An extra consideration/clarification: the DVI port has to be HDCP compliant to be useful. If you have a really old HDTV, the DVI port might be effectively useless since the earliest models didn't have HDCP support. Of course if you have a model before HDCP support (typically 2003 and older), you really should think about replacing it, since working around the lack of HDMI is going to get harder and harder.

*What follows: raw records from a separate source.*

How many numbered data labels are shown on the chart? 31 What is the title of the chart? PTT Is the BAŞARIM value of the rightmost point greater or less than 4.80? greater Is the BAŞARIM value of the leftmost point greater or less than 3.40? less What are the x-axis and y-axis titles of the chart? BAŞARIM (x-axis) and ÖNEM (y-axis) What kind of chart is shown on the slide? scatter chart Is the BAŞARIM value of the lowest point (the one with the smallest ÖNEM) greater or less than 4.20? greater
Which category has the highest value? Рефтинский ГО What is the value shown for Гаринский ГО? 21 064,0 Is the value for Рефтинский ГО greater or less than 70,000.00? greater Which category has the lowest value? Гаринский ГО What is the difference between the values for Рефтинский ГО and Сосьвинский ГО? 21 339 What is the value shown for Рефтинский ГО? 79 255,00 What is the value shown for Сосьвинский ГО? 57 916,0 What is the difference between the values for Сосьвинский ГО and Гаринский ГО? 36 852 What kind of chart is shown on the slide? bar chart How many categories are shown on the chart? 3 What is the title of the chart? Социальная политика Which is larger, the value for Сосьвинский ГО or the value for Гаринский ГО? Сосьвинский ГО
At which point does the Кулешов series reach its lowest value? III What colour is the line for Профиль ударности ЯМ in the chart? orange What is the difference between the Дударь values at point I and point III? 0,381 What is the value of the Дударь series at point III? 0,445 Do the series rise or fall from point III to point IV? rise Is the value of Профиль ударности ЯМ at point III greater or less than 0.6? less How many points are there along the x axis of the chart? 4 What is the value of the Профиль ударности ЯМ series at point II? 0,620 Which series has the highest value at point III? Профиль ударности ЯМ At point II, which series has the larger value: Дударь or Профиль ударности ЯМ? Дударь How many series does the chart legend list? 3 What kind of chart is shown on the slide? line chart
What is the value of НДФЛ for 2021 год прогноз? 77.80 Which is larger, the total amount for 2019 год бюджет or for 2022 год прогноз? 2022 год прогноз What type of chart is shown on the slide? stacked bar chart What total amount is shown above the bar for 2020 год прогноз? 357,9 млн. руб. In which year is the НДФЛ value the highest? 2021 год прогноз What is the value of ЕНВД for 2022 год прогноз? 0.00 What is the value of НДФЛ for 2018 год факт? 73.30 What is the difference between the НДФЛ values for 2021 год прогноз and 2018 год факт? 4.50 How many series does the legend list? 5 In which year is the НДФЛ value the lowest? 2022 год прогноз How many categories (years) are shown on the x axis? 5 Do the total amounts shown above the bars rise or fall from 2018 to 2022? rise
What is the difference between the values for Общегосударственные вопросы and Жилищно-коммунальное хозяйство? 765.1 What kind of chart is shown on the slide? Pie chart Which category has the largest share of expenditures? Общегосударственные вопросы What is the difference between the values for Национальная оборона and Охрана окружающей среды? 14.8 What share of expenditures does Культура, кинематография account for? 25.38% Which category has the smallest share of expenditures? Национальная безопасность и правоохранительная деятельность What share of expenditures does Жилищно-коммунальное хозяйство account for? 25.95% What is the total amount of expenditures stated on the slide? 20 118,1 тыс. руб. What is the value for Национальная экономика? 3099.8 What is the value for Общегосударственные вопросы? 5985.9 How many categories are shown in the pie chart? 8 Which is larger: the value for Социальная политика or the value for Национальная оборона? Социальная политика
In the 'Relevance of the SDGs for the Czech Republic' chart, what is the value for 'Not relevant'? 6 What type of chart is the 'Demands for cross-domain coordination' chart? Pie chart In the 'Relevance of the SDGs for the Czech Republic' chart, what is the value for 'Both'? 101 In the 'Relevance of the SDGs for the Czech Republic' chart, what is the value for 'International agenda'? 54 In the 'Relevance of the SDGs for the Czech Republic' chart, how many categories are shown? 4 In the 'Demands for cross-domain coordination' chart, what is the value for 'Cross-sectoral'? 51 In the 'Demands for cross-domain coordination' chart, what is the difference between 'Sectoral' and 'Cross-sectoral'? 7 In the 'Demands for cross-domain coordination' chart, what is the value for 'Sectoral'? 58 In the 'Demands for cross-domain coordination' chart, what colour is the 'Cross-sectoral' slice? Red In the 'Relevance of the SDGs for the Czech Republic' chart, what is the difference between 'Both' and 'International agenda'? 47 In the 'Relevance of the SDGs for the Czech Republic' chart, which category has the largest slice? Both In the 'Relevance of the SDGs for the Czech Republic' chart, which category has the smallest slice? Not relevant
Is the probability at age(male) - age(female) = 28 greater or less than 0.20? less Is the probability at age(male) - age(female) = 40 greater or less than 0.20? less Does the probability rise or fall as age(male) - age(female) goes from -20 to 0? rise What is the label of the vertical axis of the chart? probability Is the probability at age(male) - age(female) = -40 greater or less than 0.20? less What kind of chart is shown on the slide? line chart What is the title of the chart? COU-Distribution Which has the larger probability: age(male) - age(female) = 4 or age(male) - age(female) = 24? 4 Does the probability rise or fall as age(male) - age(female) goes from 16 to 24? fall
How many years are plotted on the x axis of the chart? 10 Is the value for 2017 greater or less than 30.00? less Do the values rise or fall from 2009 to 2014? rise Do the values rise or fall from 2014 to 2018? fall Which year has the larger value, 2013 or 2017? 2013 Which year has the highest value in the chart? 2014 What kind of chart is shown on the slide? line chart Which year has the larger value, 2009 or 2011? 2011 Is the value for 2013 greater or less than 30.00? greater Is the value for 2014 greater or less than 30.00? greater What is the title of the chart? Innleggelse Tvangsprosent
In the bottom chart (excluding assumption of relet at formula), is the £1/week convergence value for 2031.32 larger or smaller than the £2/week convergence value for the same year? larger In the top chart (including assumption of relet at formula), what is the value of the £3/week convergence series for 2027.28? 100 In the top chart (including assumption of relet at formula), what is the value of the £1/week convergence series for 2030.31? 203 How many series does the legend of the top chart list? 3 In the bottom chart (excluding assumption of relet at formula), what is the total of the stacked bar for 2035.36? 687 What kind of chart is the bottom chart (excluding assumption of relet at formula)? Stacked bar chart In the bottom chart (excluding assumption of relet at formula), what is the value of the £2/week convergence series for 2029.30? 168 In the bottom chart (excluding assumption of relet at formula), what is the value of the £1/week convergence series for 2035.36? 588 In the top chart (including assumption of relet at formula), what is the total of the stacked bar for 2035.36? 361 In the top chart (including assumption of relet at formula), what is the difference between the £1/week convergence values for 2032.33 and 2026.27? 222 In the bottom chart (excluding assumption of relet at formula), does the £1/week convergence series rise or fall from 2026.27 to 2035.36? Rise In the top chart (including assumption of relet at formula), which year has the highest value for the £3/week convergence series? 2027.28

One further note on using component video, in regard to helping friends and/or family with a stand-alone Blu-ray player: Don't forget that new 2011 players do not have component output any more (part of the Analog Sunset as mandated by the AACS). So you'll want to find a 2010 model on closeout.

Matt wrote:

An extra consideration/clarification: the DVI port has to be HDCP compliant to be useful. If you have a really old HDTV, the DVI port might be effectively useless since the earliest models didn't have HDCP support. Of course if you have a model before HDCP support (typically 2003 and older), you really should think about replacing it, since working around the lack of HDMI is going to get harder and harder.

One further note on using component video, in regard to helping friends and/or family with a stand-alone Blu-ray player: Don't forget that new 2011 players do not have component output any more (part of the Analog Sunset as mandated by the AACS). So you'll want to find a 2010 model on closeout.

I remember in those early days trying my hardest to convince a number of friends of mine to make sure they got a display that had DVI with HDCP. I can only sit and laugh at anyone who has an HDTV that they bought in that time frame that doesn't have HDCP support in one form or another. All but one of those friends of mine wouldn't have to buy a new HDTV otherwise.